Si vous pouviez changer une chose dans votre parcours artistique, laquelle serait-ce ?

    Un parcours artistique est souvent semé d’embûches. Le mien fut riche de rencontres déterminantes avec des peintres et intellectuels confirmés, ce qui fut propice au développement de nombreuses techniques. Ce long cheminement aboutit au choix de la noblesse et du puissant parfum de la peinture à huile.

    « La littérature, comme toute forme d’art est l’aveu que la vie ne suffit pas. » écrivait Fernando Pessoa. Allonger le temps aurait été un de mes souhaits car lorsque je me trouve face à mon chevalet, l’horloge disparaît, le temps brûle. Ces instants de travail peuvent être extatiques ou, a contrario, engendrer de véritables descentes aux enfers parsemées d’angoisse et de doute. L’enjeu est d’alléger cette souffrance propre à l’artiste tout en gardant mon moteur créatif. Comme le soulignait Redon : « L'artiste vient à la vie pour un accomplissement qui est mystérieux. Il est un accident. Rien ne l'attend dans le monde social »

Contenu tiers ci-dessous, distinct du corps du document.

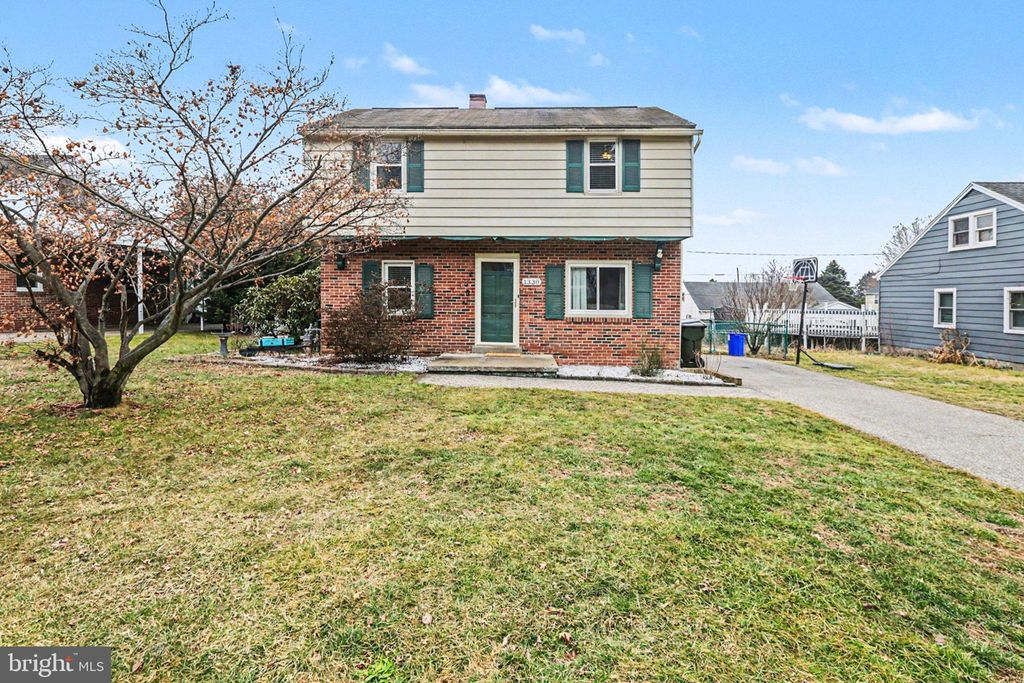 Photo of 1330 Canterbury Lane, YORK, PA 17406 (MLS # PAYK2098880)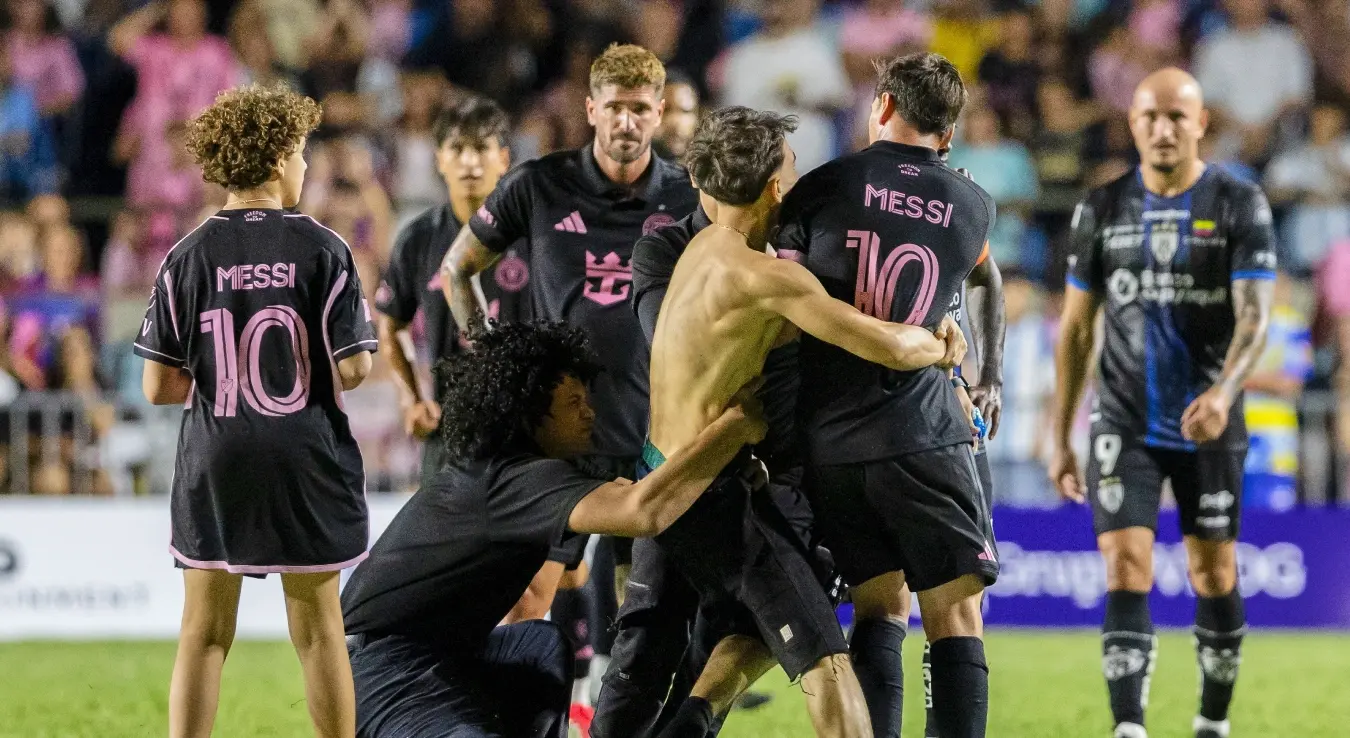 Хаос на утакмици: Меси оборен на терен након утрчавања навијача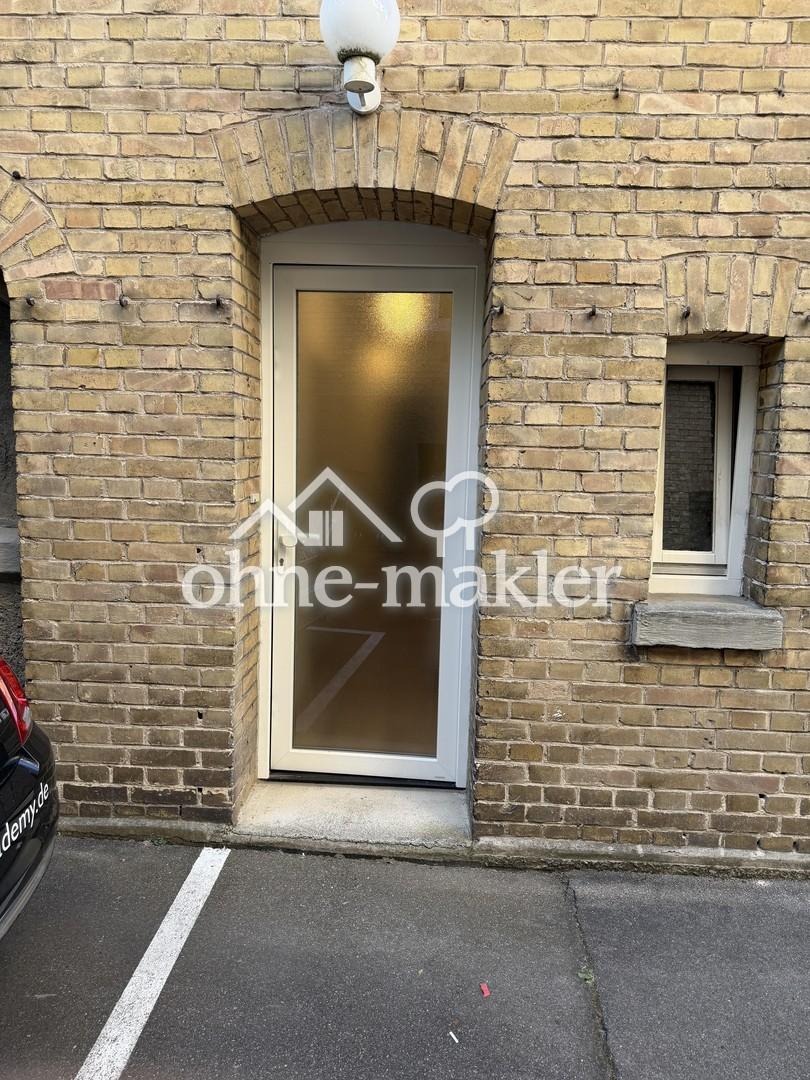 Ruhige Altbauwohnung mit eigenem Grün - Foto 5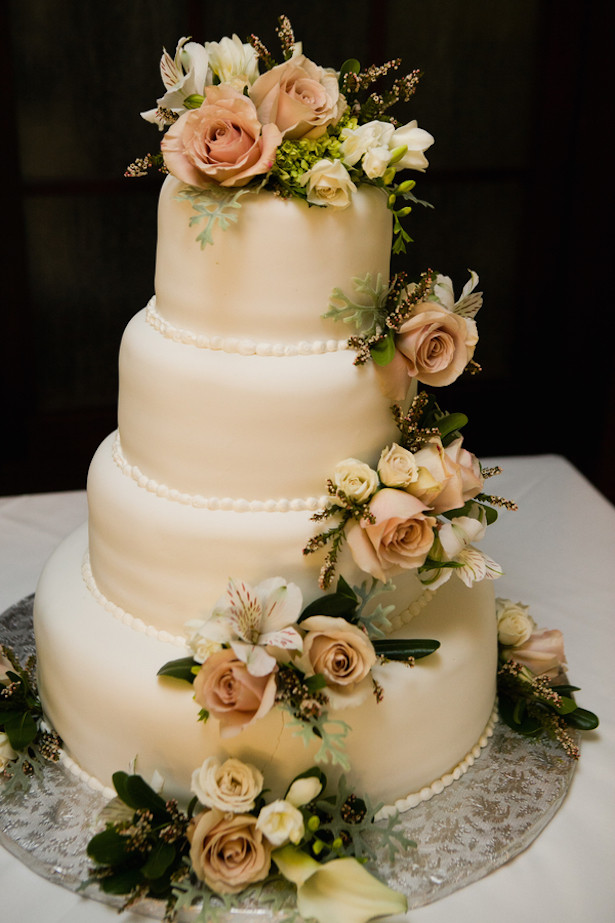 Elegant Wedding Cake
 Elegant Connecticut Wedding Belle The Magazine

    Mon antidote ? Méditer avec Léonard de Vinci sous un arbre ombragé du Clos-Lucé, déguster un grand cru avec Georges de La Tour à la lumière de ses chandelles, me balader avec Sisley sur les bords de la Marne, admirer Cézanne à l’œuvre au pied de la montagne Sainte-Victoire, déranger Serrusier croquant ses bretonnes, pique-niquer avec Manet et rendre visite à Monet m’attendant avec un consommé à Giverny…

 

Quelle est l'époque de l'histoire de l'art qui vous fascine et inspire le plus ?

 

    Eclairée par mes ascendants, l’art ancien reste une source d’inspiration permanente, une émulation. Toutefois, je suis bien dans mon siècle ! L’époque que j’affectionne le plus est la première moitié du XXe siècle, période où tant de génies, tant de mouvements ont émergé, de l’expressionnisme allemand à l’art abstrait. Un essor considérable d’expositions temporaires qui par leurs nombres et leurs diversités informent de l’évolution de ce nouveau champ académique.

 

    J’admire les brillants artistes que sont Kandinsky, Braque, Poliakoff et marque un enthousiasme particulier pour l’œuvre de Nicolas de Staël. Je partage avec ce dernier l’obsession de la couleur, celle qui claque, qui vibre. Sa texture granuleuse des pigments à certains endroits, par l’ajout de sables mélangés à l’huile, accentuent une dimension tactile comme habitée par un corps.